Abdurrazzak’ın hasen isnadla (7/547) rivayetinde İbn Mes’ud radıyallahu anh şöyle demiştir:

السُّحْتُ الرِّشْوَةُ فِي الدِّينِ قَالَ سُفْيَانُ يَعْنِي ‌فِي ‌الْحُكْمِ

“Suht dinde rüşvet almaktır.” Sufyan dedi ki: “Yani hükümde rüşvet almaktır”

Yani dinin hükmünü değiştirmek küfürdür ve bunun büyük küfür oluşu açıktır.

Dolayısıyla İbn Mesud radıyallahu anh’ın sözü hiçbir yönden İbn Abbas radıyallahu anhuma’dan gelen rivayete aykırı değildir. Zira Allah’ın indirdiği ile hükmetmemenin büyük küfür olanı, dinin hükmünü değiştirmek, Allah’ın hükmünü inkâr etmek, beşeri hükmü Allah’a nispet etmek gibi durumlarda söz konusu olur.

İbn Abbas radıyallahu anhuma’nın küçük küfür diye nitelediği şey ise bu gibi büyük küfür olan durumlar söz konusu olmaksızın Allah’ın indirdiği ile hükmetmemek halindedir.

C- Huzeyfe radıyallahu anh’ın sözüne gelince, burada onun Maide 44. Ayetinde geçen küfrün büyük küfür olduğunu söylediğine dair en ufak bir delalet yoktur! Hakikat şu ki, her kim İsrailoğullarının yaptığı gibi Allah’ın hükmünü inkâr ederse yahut Allah’ın hükmünde tebdilde bulunursa yahut beşerî bir hükmü Allah’a ve dinine nispet ederse, hangi ümmetten olursa olsun kâfir olur. Lakin Allah’ın hükmü inkar edilmezse yahut beşeri hükümle eşit görülmezse yahut beşeri hüküm Allah’ın hükmünden üstün sayılmazsa, bilakis Allah’ın indirdiğinden başkasıyla hükmeden kişi bu konuda hakka aykırı amel ettiğini itiraf ederse bu kimsenin işlediği şey, ayette tekfir edilen Yahudilerin yaptıklarından başka bir şeydir ve bu küçük küfürdür. Huzeyfe radıyallahu anh de bu ikincisinin büyük küfür işlemiş olacağını söylememiştir. Onun bu sözünden böyle bir mana ne mantuk olarak, ne de mefhum olarak asla çıkmaz.

Mesela hastalık zamanında cemaatle namazda safların arasında birer metre mesafe koyulmasının ve maskeyle namaz kılınmasının vacip olduğunu söylemek büyük bir küfürdür. Çünkü sünnette gelenlere aykırı olarak uydurulan bu hüküm Allah’ın dinine de nispet edilmiştir. Ne tuhaftır ki, Maide 44. Ayetine dayanarak haksız tekfirler yapan Hariciler, doğrudan Maide 44. Ayetine  göre büyük küfür olan bu küfürde tagutlara itaat etmişler, maskeler takmışlar, namazda safların arasına mesafeler koyarak, Allah’ın emrettiği, Rasulullah sallallahu aleyhi ve sellem’in fiilen öğrettiği namazın yerine namazın şartlarını iptal eden ve boşa çıkaran bu uygulama ile tagutlara itaat etmişlerdir!

Görevler =
A – Okuma metnine göre Sufyan, "dinde rüşvet" ifadesini nasıl açıklamıştır?
B – Okuma metninde “İbn Abbas radıyallahu anhuma’nın” sözleriyle başlayıp “ile hükmetmemek halindedir.” sözlerine kadar devam eden kısmı aynen tekrar ediniz.
C – Aşağıdaki ifadelerin okuma metniyle uyuşup uyuşmadığını belirtiniz ve her biri için metindeki belirleyici sözleri aynen aktarınız: (i) Abdurrazzak'ın rivayeti hasen isnadlı olarak nitelenmiştir. (ii) İbn Mes'ud'un sözü, İbn Abbas'tan gelen rivayete aykırıdır. (iii) İbn Abbas'ın küçük küfür diye nitelediği şey, büyük küfür olan durumlar söz konusu olmaksızın Allah'ın indirdiği ile hükmetmemektir.
Yanıtlarınızda yalnızca okuma metnine dayanınız.

Listelenen Satırlar =
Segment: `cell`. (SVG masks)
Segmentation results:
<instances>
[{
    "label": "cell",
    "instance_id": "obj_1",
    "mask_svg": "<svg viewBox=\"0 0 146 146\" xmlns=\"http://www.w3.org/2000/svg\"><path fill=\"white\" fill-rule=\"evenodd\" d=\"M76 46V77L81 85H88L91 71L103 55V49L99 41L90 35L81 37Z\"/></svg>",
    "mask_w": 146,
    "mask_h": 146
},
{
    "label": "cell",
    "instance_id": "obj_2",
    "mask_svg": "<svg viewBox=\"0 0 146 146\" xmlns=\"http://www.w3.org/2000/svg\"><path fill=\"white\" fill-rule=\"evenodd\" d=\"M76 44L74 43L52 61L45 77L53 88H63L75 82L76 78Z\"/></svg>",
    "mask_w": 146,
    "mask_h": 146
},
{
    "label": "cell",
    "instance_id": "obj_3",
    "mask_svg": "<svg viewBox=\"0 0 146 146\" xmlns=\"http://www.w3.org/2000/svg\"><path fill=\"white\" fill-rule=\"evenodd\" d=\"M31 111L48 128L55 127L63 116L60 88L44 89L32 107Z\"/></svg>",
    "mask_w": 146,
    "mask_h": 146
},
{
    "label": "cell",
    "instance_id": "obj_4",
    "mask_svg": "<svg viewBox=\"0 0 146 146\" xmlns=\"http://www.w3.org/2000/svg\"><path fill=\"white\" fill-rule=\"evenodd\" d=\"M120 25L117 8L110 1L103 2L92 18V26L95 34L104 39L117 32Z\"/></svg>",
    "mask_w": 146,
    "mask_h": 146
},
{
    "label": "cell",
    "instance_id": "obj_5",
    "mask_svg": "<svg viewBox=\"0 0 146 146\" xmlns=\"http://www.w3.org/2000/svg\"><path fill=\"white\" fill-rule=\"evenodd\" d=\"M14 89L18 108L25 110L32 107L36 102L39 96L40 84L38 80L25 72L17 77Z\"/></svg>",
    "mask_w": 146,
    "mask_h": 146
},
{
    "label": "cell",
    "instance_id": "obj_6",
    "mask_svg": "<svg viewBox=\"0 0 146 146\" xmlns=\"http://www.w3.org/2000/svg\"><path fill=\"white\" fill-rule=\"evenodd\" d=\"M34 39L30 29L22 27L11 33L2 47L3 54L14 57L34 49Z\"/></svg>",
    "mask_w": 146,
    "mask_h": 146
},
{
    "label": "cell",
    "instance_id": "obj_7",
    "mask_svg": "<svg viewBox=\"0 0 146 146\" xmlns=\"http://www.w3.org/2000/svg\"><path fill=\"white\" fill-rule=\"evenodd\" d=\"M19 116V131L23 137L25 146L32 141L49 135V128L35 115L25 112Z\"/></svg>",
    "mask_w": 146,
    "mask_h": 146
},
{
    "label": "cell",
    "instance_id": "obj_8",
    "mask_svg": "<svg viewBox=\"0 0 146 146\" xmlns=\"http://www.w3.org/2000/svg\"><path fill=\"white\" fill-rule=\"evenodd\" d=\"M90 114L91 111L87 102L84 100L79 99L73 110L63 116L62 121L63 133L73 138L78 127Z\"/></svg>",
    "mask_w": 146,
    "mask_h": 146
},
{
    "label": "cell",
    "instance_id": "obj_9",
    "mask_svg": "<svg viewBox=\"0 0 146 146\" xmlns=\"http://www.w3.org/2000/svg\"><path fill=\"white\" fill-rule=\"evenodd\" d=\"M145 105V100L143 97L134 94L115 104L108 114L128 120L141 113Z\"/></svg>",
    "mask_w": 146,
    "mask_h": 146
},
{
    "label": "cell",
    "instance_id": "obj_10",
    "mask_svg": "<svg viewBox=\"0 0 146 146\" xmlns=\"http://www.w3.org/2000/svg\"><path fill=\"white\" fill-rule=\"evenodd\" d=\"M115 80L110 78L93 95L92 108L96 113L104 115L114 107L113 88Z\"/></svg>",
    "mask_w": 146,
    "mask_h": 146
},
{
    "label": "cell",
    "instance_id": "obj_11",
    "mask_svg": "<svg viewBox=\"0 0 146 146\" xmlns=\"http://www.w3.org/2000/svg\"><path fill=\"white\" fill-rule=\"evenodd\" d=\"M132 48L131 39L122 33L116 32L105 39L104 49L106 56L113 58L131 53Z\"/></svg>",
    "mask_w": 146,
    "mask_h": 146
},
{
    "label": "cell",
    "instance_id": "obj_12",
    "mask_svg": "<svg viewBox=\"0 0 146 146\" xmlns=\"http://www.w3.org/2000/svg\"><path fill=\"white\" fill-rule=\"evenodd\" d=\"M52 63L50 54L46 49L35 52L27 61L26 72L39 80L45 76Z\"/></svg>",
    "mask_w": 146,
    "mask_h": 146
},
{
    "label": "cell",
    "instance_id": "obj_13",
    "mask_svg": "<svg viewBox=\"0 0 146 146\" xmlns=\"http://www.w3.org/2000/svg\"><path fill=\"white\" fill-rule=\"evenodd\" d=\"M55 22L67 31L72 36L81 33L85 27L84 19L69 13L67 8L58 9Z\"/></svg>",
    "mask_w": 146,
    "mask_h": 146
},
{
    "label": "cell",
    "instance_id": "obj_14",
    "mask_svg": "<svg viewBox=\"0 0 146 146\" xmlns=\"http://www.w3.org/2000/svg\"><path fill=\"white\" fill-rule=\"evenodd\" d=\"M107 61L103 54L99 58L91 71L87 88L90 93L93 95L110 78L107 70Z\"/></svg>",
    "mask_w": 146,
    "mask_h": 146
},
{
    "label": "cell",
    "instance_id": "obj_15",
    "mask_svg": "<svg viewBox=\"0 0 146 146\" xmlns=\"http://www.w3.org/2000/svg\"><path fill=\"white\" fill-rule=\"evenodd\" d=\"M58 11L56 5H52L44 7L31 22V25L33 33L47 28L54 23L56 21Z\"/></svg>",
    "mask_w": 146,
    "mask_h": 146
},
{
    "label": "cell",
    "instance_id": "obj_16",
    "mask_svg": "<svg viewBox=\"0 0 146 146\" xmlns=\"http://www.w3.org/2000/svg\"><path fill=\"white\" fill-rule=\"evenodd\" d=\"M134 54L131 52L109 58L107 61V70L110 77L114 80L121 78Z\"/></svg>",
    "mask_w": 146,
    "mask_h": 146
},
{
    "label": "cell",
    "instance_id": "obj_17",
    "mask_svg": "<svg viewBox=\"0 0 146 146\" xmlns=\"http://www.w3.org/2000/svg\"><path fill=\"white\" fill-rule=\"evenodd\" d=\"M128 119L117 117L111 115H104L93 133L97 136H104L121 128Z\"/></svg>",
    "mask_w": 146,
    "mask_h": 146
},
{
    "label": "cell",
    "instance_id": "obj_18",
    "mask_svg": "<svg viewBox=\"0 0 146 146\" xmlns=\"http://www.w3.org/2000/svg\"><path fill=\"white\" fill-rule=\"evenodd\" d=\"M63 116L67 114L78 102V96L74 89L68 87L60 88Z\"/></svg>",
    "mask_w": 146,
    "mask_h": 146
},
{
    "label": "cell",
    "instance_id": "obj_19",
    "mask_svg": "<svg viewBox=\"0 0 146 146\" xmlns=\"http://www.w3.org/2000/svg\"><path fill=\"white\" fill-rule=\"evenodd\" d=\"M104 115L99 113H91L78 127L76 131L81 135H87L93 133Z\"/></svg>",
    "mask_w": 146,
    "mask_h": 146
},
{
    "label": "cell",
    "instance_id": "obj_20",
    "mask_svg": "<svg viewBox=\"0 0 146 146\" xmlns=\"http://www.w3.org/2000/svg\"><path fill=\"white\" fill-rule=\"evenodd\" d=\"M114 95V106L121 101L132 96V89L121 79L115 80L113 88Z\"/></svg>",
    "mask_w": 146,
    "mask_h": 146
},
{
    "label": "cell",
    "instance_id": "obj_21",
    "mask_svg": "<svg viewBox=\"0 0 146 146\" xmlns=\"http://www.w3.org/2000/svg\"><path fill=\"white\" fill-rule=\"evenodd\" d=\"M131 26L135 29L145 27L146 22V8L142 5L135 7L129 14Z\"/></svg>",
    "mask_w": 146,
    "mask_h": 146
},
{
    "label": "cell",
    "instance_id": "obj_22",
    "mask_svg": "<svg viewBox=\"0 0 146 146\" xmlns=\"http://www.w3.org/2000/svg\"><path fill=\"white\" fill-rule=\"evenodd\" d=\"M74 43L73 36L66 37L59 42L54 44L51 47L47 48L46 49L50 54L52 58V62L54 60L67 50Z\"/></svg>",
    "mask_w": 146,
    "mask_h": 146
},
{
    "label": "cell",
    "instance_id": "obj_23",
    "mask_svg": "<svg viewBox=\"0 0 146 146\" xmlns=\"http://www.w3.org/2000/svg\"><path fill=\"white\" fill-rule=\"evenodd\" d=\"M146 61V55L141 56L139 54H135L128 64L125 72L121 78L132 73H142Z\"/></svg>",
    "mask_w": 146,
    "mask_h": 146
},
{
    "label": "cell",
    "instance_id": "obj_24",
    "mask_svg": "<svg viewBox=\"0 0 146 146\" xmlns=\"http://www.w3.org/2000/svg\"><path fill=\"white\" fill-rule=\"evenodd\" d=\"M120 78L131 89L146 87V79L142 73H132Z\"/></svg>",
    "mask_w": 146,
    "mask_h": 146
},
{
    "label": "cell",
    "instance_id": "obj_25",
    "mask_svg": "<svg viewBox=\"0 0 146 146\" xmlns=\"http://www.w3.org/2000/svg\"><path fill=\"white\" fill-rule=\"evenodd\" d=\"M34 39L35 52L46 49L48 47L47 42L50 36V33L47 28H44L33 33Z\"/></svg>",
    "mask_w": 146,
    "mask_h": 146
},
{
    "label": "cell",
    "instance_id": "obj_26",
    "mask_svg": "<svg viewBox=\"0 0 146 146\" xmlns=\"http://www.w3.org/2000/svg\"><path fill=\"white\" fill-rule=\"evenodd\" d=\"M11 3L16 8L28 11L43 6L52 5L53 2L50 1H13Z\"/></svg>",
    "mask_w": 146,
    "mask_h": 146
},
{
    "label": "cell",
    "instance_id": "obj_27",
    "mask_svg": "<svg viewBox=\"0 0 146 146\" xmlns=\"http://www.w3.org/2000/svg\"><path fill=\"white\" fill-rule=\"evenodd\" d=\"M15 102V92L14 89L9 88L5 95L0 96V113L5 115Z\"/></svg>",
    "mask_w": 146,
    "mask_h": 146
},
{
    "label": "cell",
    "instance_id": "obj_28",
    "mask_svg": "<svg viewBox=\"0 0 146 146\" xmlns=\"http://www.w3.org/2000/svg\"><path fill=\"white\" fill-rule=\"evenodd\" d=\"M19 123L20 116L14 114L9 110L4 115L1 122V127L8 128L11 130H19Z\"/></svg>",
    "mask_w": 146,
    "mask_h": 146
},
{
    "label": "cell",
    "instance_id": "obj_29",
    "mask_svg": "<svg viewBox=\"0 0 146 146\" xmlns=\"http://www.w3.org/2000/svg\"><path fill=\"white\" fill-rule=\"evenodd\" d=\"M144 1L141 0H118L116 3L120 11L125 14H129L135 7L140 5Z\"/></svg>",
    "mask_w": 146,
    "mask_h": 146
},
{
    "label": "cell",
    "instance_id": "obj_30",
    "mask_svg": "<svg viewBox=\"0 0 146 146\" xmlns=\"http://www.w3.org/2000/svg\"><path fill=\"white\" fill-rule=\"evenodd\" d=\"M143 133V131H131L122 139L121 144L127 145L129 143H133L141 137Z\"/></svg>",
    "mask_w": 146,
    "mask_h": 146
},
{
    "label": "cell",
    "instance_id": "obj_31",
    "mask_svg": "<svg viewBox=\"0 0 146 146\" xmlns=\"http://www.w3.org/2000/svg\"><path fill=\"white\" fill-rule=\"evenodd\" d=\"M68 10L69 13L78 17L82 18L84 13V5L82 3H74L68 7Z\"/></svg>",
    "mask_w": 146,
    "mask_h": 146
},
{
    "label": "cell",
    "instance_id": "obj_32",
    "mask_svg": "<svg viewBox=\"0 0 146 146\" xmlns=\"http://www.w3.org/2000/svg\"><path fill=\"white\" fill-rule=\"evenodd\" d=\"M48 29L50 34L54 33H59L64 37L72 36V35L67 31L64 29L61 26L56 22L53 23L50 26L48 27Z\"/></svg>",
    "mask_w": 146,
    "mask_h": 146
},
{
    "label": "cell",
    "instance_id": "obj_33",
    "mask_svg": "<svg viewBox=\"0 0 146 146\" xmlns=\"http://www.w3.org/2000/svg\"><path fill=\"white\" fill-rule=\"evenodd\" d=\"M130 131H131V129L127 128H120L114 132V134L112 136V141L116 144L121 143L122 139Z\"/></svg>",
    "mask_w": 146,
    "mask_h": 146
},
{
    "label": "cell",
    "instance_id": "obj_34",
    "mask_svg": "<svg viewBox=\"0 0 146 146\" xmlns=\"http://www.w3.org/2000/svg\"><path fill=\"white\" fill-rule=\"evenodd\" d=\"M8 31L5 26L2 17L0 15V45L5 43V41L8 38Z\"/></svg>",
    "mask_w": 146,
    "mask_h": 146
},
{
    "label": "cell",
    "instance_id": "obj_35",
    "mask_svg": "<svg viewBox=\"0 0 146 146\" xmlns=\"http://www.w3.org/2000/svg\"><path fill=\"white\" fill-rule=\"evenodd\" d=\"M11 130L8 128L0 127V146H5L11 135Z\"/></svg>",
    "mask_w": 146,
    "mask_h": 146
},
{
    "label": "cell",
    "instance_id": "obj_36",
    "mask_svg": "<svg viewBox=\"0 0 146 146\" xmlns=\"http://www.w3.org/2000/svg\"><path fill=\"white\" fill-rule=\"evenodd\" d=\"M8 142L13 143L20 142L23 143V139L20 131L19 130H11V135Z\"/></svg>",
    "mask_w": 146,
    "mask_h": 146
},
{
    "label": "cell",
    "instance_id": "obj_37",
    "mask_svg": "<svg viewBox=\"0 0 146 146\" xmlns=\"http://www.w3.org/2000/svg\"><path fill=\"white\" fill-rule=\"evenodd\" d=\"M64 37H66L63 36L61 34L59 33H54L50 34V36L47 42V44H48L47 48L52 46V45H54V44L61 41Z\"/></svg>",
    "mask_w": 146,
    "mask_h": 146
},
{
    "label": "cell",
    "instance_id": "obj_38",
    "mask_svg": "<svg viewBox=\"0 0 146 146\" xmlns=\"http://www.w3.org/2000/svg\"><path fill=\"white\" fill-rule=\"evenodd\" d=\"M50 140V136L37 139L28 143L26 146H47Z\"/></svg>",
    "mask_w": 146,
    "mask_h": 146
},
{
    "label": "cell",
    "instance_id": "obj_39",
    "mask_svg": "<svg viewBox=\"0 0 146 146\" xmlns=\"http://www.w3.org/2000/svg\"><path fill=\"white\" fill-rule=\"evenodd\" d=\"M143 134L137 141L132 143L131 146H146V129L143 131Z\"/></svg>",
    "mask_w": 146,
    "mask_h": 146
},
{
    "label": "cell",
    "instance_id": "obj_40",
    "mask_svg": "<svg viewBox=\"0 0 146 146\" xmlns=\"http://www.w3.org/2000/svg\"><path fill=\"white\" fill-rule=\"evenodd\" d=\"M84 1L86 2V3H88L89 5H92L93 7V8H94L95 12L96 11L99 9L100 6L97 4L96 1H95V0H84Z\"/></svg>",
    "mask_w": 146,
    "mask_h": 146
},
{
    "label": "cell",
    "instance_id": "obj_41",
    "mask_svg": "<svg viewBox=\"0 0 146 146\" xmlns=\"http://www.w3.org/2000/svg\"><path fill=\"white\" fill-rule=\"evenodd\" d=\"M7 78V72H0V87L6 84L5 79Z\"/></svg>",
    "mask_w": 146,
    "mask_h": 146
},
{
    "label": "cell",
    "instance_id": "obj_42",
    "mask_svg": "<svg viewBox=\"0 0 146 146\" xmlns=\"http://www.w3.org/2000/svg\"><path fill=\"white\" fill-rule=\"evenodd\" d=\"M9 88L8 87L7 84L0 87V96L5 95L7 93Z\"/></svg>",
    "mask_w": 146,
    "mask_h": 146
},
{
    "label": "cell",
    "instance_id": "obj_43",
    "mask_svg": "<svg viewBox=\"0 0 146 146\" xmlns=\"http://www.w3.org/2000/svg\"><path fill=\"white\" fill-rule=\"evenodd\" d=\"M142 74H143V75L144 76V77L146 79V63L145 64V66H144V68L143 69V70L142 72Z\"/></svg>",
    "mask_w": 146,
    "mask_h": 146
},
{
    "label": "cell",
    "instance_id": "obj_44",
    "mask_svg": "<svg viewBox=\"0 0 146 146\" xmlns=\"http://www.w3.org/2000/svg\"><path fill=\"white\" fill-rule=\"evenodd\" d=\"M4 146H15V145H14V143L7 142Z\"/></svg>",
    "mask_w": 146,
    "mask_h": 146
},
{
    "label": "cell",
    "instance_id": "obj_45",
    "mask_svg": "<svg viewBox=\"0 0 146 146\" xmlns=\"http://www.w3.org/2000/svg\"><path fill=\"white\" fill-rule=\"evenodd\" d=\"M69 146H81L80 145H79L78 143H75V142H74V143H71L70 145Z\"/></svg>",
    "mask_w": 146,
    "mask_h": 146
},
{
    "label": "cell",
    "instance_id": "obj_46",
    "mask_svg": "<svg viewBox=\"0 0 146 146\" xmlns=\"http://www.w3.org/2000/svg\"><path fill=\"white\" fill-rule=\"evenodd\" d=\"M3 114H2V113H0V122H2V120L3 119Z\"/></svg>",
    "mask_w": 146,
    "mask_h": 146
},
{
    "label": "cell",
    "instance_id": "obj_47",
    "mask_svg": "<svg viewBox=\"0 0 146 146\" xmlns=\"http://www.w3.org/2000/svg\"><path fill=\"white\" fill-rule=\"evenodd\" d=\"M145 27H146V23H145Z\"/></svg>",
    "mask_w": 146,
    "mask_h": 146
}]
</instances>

Çözüm Listesi =
A – Hükümde rüşvet almak olarak açıklamıştır.

B –
İbn Abbas radıyallahu anhuma’nın küçük küfür diye nitelediği şey ise bu gibi büyük küfür olan durumlar söz konusu olmaksızın Allah’ın indirdiği ile hükmetmemek halindedir.

C –
(i) Evet: "Abdurrazzak’ın hasen isnadla (7/547) rivayetinde"
(ii) Hayır: "hiçbir yönden İbn Abbas radıyallahu anhuma’dan gelen rivayete aykırı değildir"
(iii) Evet: "İbn Abbas radıyallahu anhuma’nın küçük küfür diye nitelediği şey ise bu gibi büyük küfür olan durumlar söz konusu olmaksızın Allah’ın indirdiği ile hükmetmemek halindedir"